Parquet national antiterroriste: le feu vert de l'Assemblée attendra
Le
feu vert de l'Assemblée nationale à la création d'un parquet national
antiterroriste (PNAT), mesure phare du projet de réforme de la justice, devra
attendre, les débats n'ayant pu être achevés dans la nuit de vendredi à samedi.
Les
députés devaient voter en première lecture la création de ce parquet censé
mieux répondre à la menace selon le gouvernement. Mais le grand nombre
d'amendements restant à examiner (plus de 500), et la crainte de certains élus
d'être bloqués au petit matin par les "gilets jaunes" a contraint à
reporter sine die les travaux sur le texte porté par la garde des Sceaux Nicole
Belloubet vers 2h25 du matin.
Dirigé
par un procureur de la République antiterroriste, pas encore connu, le PNAT se
substituera au parquet de Paris pour le traitement des infractions terroristes,
des crimes contre l'humanité, des crimes et délits de guerre, des crimes de
tortures et encore des infractions relatives à la prolifération d'armes de
destruction massive.
Un
décret fixera son entrée en fonction, au plus tard le 1er janvier 2020, le
temps de nommer ses membres.

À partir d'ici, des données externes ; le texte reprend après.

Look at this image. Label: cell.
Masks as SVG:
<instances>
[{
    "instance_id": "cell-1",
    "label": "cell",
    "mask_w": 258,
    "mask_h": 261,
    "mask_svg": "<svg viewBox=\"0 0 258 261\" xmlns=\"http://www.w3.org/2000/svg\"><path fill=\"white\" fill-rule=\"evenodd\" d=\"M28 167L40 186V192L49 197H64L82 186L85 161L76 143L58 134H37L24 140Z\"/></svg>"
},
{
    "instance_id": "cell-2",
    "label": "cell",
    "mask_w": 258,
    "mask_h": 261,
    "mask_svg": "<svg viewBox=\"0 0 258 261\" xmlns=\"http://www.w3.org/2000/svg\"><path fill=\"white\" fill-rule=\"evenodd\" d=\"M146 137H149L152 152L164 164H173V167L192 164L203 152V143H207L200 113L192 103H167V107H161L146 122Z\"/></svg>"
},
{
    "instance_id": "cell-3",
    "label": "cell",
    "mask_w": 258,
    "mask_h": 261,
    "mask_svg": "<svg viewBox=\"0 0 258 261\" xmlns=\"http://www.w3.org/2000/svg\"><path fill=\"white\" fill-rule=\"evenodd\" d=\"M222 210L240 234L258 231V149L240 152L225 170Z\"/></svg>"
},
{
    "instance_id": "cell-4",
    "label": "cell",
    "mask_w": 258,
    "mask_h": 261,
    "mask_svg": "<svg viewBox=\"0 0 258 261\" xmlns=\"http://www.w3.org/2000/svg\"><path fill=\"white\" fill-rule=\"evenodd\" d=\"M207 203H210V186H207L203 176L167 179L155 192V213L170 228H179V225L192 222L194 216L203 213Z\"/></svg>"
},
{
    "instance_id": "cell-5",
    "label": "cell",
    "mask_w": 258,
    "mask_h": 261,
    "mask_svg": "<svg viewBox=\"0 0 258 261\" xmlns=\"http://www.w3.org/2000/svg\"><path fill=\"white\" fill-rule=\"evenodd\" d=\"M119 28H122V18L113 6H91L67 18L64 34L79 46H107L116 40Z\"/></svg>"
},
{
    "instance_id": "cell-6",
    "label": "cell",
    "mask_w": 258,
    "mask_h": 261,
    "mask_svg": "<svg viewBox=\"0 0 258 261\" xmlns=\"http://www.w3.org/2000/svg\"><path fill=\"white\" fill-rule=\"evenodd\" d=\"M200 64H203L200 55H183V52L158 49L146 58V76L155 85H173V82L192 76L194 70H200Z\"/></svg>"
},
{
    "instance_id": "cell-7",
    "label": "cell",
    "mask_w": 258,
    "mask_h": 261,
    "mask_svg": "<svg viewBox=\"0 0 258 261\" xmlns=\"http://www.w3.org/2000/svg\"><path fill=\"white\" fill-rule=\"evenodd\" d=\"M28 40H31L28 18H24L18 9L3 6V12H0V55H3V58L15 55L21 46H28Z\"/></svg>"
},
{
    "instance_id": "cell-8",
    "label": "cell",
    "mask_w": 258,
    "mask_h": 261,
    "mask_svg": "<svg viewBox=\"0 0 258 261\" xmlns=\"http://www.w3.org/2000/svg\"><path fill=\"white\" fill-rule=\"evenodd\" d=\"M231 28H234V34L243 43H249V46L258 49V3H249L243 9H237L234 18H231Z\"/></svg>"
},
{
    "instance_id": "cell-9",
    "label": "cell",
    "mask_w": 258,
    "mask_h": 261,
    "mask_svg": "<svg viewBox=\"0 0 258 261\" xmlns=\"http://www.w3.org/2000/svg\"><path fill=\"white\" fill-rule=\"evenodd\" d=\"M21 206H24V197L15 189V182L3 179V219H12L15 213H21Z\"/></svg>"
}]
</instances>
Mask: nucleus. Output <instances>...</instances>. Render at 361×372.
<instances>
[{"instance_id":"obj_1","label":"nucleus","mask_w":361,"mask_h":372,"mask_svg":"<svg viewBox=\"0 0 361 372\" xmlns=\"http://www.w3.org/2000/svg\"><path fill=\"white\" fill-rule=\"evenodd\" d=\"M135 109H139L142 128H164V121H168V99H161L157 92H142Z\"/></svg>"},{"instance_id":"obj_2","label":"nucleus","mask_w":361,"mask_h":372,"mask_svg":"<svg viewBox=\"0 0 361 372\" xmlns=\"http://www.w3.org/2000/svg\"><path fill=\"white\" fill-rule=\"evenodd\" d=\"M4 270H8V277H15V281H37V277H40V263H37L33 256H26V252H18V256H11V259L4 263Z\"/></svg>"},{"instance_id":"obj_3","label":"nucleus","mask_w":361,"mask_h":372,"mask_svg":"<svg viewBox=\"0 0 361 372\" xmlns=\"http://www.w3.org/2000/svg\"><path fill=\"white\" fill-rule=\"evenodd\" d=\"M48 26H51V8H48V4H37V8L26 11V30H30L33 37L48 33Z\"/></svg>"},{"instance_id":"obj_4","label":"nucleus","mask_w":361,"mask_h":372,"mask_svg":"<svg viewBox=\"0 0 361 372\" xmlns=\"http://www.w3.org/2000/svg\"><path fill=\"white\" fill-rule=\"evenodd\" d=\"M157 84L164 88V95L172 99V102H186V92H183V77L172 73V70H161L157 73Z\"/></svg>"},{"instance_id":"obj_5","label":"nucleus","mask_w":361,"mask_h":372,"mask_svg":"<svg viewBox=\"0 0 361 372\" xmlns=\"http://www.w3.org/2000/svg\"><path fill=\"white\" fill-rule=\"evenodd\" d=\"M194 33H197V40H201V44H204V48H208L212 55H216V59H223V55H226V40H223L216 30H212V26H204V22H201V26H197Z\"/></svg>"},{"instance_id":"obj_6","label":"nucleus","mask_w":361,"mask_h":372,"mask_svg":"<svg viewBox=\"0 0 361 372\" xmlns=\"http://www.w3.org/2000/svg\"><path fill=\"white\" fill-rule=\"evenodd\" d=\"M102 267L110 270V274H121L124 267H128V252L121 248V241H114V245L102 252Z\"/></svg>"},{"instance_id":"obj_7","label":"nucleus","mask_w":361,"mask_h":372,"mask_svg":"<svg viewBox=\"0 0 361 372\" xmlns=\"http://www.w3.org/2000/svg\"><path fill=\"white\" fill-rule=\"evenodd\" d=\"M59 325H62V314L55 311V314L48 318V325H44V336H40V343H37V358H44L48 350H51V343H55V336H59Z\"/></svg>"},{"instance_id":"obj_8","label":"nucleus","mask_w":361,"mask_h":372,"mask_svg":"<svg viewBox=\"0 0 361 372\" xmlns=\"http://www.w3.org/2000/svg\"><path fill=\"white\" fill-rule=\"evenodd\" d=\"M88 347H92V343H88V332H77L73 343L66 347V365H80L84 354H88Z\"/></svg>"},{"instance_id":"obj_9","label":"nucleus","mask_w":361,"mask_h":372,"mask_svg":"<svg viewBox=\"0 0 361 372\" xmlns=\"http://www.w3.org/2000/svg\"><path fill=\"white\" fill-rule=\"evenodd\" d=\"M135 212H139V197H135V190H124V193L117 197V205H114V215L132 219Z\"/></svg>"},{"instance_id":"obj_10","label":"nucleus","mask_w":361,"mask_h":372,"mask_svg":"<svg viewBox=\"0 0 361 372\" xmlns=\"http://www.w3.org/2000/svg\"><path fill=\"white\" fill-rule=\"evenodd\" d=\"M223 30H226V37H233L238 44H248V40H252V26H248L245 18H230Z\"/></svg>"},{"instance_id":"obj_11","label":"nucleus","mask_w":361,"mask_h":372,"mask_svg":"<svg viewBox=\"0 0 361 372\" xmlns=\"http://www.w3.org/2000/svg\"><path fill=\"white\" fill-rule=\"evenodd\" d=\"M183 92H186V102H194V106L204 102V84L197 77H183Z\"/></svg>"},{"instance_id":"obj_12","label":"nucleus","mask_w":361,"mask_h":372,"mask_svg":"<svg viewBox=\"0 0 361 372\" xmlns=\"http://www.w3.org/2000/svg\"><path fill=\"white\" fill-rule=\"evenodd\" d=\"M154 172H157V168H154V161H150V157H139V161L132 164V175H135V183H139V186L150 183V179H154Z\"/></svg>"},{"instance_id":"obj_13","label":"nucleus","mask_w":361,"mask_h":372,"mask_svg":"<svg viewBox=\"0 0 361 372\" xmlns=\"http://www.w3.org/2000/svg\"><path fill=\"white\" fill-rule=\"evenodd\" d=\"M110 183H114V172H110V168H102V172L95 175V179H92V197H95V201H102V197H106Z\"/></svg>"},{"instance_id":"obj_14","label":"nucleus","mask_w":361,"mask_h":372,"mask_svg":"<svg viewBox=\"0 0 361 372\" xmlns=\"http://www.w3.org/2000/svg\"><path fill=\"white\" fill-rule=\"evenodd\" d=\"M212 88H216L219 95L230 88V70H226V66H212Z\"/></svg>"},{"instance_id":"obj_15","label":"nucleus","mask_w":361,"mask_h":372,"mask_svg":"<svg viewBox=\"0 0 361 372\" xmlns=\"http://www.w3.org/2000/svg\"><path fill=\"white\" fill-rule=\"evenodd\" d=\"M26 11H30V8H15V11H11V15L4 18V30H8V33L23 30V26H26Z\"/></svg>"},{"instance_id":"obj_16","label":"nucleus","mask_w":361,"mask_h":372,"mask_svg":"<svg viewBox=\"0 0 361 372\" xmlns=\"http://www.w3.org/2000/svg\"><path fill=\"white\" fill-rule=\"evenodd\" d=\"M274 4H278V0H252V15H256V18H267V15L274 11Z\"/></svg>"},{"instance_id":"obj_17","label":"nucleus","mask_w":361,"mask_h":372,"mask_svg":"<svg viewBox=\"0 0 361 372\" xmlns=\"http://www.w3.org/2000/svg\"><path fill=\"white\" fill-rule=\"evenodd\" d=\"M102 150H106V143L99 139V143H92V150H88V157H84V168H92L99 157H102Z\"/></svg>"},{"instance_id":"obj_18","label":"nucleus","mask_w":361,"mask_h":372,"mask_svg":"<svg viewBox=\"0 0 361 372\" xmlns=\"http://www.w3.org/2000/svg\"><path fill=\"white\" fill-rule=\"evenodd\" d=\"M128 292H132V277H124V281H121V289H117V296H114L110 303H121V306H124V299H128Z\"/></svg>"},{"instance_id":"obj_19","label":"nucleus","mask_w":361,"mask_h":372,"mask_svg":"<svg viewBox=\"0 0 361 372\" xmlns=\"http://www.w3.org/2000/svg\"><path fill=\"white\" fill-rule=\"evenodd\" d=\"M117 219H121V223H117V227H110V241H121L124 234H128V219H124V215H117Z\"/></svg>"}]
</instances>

Le PNAT "bénéficiera d'une équipe de
magistrats et de fonctionnaires renforcée", a promis le Premier ministre
en juillet.
Ce
nouveau parquet - pas une "juridiction d'exception" - sera le
deuxième spécialisé, après la création en 2013 du parquet national financier
(PNF) né du scandale Cahuzac.
Selon
Mme Belloubet, "son objectif est double". Il permettra de "disposer
d?une véritable force de frappe judiciaire antiterroriste pour répondre à des
menaces qui restent à un niveau très élevé et prennent des formes nouvelles, de
plus en plus endogènes", de la part de personnes radicalisées en France.
Le
13 novembre dernier, trois ans après les attentats jihadistes qui avaient fait
130 morts à Paris et Saint-Denis, le ministre de l'Intérieur Christophe
Castaner a indiqué que six attentats avaient été déjoués cette année.
"Deuxièmement,
il s'agit d'offrir au procureur une visibilité institutionnelle sur le plan
national et international." Cela "ne vise nullement à remettre en
cause la remarquable action" de François Molins, ex-procureur de la
République de Paris qui a été depuis 2015 le visage de l'antiterrorisme, avait
précisé Mme Belloubet.
M.
Molins, qui jugeait en 2016 "contre-productif" le principe d'un
parquet dédié, considère désormais cette réorganisation comme
"légitime", le cadre actuel n'ayant pas bougé depuis 32 ans.
La
section antiterroriste du parquet de Paris a été créée en 1986 après une vague
d'attentats revendiqués par un groupe proche du Hezbollah. Elle s'est alors
chargée principalement d'attaques liées à l'islamisme et aux indépendantismes
corse et basque. Mais depuis 2012, le nombre de ses dossiers a doublé chaque
année, en lien avec le jihadisme.
La
procureure générale de Paris, Catherine Champrenault, et les principaux
syndicats de magistrats ont vivement critiqué le PNAT: selon eux, le
fonctionnement actuel permet de mobiliser d'importants effectifs dans la foulée
d'un attentat et de conserver une vision globale, de la petite délinquance au
terrorisme.
Annoncé
en décembre 2017, le PNAT avait été écarté du projet de loi initial après des
remarques dans le même sens du Conseil d'Etat.
Le
gouvernement en a tenu compte, a assuré Mme Belloubet: il a été prévu une
réserve opérationnelle de magistrats du parquet de Paris, à laquelle le
procureur de la République antiterroriste pourra recourir en cas de crise.